Hint: Compute the probability that there is not a matching pair.
Answer: $\frac {111} {143}$

[snip]

It's a good hint. But also a crummy one since you should already know this technique.

Since the color of the first sock doesn't matter (why?), the probability of no matching pair is $\left( \frac{14}{15}\right) \, \left( \frac{12}{14}\right) \, \left( \frac{10}{13}\right) \, \left( \frac{8}{12}\right) \, \left( \frac{6}{11}\right)$ .

Do you see why?

mr fantastic · #3 $Old$ September 15th, 2008, 05:13 AM

Quote:

Originally Posted by akolman $View Post$

[snip]
2. Bowl I contains 6 red chips and 4 blue chips. Five of these 10 chips are selected at random and without replacement and put in bowl II, which was originally empty. One chip is then drawn at random from bowl II. Given that this chip is blue, find the conditional probability that 2 red chips and 3 blue chips are transferred from bowl I to bowl II.

Answer: $\frac {5}{14}$

$\Pr(\text{3 B taken from bowl I} \, | \, \text{B chip drawn from bowl II})$ $= \frac{ \Pr(\text{3 B taken from bowl I and B chip drawn from bowl II})}{\Pr(\text{B chip drawn from bowl II})}$ .

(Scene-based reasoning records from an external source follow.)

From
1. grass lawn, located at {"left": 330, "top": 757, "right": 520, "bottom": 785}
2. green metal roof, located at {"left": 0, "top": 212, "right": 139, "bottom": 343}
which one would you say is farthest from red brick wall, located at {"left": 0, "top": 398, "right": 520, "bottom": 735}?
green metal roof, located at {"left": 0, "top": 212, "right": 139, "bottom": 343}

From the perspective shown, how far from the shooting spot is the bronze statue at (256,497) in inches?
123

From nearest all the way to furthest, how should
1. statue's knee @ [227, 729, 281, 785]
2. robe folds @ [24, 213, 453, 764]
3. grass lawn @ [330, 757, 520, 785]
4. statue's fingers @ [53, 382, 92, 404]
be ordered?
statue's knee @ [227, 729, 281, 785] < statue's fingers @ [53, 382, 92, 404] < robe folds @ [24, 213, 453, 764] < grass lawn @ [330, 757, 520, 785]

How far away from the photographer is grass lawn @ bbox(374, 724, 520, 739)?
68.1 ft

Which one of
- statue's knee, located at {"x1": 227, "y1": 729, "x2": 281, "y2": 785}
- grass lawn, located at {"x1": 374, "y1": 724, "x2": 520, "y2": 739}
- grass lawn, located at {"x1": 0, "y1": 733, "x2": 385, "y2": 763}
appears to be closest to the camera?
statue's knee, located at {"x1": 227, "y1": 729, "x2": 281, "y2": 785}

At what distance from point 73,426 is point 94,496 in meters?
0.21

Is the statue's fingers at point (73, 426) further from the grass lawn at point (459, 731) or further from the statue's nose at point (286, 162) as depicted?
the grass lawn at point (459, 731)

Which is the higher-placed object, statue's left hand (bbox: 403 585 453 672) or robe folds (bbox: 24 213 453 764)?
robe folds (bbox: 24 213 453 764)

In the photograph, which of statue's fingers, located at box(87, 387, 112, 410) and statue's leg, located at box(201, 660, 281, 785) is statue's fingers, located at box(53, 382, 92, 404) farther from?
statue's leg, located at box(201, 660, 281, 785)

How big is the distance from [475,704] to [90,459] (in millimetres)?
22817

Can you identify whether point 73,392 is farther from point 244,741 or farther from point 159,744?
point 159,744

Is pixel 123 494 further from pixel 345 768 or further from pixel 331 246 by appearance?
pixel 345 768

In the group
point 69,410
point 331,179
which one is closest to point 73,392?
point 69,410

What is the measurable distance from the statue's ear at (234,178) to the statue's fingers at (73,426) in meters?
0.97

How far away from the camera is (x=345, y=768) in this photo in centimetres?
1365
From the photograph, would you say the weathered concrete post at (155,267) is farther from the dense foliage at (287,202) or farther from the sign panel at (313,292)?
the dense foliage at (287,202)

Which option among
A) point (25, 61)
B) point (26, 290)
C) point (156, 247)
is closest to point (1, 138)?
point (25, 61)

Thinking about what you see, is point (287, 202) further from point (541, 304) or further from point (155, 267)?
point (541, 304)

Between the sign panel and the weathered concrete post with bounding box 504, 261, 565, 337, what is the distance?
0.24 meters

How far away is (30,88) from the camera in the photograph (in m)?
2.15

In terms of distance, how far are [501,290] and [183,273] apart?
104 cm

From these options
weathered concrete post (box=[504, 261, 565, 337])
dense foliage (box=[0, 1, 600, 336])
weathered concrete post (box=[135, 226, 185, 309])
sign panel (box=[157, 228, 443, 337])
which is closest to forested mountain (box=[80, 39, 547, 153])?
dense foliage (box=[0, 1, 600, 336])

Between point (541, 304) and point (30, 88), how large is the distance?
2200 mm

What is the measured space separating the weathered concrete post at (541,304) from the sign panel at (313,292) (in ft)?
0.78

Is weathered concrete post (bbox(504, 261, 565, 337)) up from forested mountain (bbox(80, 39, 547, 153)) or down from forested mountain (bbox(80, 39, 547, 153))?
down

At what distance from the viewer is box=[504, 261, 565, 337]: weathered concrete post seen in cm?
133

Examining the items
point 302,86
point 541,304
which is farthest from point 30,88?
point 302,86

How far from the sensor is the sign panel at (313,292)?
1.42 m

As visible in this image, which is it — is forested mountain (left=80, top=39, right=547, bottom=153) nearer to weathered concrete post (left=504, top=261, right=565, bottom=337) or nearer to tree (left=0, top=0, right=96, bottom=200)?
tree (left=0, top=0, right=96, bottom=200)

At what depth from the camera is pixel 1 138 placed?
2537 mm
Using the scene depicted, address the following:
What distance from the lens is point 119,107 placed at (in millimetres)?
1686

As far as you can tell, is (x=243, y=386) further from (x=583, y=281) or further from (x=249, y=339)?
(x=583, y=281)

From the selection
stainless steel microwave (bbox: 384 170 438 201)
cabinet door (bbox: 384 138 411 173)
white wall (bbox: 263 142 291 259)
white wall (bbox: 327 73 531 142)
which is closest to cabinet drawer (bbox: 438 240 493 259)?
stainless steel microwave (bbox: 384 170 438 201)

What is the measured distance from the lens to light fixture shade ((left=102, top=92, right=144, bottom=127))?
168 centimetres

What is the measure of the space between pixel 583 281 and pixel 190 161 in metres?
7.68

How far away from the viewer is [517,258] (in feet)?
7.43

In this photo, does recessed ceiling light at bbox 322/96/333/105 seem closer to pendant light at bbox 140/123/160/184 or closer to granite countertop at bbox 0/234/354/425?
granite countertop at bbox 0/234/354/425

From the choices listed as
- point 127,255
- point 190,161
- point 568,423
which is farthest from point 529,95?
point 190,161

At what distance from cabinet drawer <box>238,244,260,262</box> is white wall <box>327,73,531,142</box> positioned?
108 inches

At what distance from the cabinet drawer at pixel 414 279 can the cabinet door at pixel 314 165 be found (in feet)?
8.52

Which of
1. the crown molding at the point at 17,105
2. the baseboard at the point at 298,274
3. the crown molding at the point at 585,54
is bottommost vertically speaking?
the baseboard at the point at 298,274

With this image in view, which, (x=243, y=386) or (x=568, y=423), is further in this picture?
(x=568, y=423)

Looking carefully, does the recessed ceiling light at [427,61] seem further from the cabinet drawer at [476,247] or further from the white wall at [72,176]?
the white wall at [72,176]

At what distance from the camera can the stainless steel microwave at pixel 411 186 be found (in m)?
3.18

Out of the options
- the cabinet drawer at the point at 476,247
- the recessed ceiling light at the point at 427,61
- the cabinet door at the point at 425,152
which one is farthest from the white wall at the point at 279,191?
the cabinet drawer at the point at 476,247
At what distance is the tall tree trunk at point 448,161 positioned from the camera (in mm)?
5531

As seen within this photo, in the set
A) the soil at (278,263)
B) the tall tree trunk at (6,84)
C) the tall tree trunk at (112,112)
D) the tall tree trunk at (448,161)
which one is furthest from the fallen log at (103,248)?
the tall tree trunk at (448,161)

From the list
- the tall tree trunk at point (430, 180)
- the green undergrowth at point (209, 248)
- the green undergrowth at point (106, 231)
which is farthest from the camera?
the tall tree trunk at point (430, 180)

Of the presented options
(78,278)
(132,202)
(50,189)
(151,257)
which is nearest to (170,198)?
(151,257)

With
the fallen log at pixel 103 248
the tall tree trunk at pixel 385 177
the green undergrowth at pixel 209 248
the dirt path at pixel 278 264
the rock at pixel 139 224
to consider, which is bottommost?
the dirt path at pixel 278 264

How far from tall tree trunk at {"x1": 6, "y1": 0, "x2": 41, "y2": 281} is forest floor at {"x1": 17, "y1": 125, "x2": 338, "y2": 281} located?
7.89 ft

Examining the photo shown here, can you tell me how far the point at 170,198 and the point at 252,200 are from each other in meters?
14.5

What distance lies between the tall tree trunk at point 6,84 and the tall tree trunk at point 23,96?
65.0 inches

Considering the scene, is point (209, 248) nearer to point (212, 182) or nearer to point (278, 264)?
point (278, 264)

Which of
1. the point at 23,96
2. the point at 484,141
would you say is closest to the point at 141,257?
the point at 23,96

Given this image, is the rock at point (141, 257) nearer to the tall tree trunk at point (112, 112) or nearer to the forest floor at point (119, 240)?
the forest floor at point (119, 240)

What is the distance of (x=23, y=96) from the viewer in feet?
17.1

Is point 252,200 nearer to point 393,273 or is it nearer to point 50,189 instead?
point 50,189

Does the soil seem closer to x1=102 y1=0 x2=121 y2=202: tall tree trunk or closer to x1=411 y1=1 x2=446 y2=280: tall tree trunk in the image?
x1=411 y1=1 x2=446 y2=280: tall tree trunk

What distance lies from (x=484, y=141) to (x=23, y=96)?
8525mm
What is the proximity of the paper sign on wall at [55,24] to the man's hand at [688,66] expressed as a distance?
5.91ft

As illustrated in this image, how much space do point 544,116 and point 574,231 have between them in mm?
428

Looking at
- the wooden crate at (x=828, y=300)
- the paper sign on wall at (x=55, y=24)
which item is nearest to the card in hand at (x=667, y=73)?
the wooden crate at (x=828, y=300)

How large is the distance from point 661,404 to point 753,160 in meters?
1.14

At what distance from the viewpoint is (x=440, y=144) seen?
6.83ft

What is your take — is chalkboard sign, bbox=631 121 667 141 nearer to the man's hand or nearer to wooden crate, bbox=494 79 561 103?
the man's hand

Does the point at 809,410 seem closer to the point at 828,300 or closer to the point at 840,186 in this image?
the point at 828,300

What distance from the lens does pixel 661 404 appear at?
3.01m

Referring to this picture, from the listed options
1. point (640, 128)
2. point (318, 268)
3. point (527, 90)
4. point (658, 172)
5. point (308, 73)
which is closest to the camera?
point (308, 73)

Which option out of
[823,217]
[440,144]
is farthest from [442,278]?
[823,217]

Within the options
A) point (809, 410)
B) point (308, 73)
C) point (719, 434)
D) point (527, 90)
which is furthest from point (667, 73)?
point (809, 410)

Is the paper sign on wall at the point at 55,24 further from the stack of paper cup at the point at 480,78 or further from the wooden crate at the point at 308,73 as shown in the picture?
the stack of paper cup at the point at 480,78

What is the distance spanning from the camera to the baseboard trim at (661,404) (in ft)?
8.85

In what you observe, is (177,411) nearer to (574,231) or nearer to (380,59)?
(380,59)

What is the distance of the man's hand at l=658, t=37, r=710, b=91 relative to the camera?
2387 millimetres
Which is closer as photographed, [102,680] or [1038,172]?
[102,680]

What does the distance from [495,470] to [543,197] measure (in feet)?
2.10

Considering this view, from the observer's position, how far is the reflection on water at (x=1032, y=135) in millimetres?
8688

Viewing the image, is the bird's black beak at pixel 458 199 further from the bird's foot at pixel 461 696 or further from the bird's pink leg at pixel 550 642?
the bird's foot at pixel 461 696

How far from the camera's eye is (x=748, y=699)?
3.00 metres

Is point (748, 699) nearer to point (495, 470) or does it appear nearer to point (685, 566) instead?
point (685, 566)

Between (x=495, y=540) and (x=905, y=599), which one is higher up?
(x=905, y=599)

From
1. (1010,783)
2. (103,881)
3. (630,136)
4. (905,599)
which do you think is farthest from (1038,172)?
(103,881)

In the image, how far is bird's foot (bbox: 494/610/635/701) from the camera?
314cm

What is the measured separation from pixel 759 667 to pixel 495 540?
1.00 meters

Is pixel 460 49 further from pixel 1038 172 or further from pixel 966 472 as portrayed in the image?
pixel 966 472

$\Pr(\text{3 B taken from bowl I and B chip drawn from bowl II}) = \frac{^6C_2 \, ^4C_3}{^{10}C_5} \times \frac{3}{5}$ .

$\Pr(\text{B chip drawn from bowl II}) = \frac{^6C_4 \, ^4C_1}{^{10}C_5} \times \frac{1}{5} ~ + ~ \frac{^6C_3 \, ^4C_2}{^{10}C_5} \times \frac{2}{5} ~ + ~ \frac{^6C_2 \, ^4C_3}{^{10}C_5}$ $\times \frac{3}{5} ~ + ~ \frac{^6C_1 \, ^4C_4}{^{10}C_5} \times \frac{4}{5}$ .

Do you see why?

akolman · #4 $Old$ September 15th, 2008, 02:54 PM

Thank you very much!!

Maas · #5 $Old$ December 30th, 2008, 08:13 AM

Thanks.

I ran into these problems reading Hogg & Tanis' Probability and Statistical Inference, 1977: 1-6.5 and 1-7.5.
The answer to 1-7.5 given by the book is 5/16 (and is obviously wrong).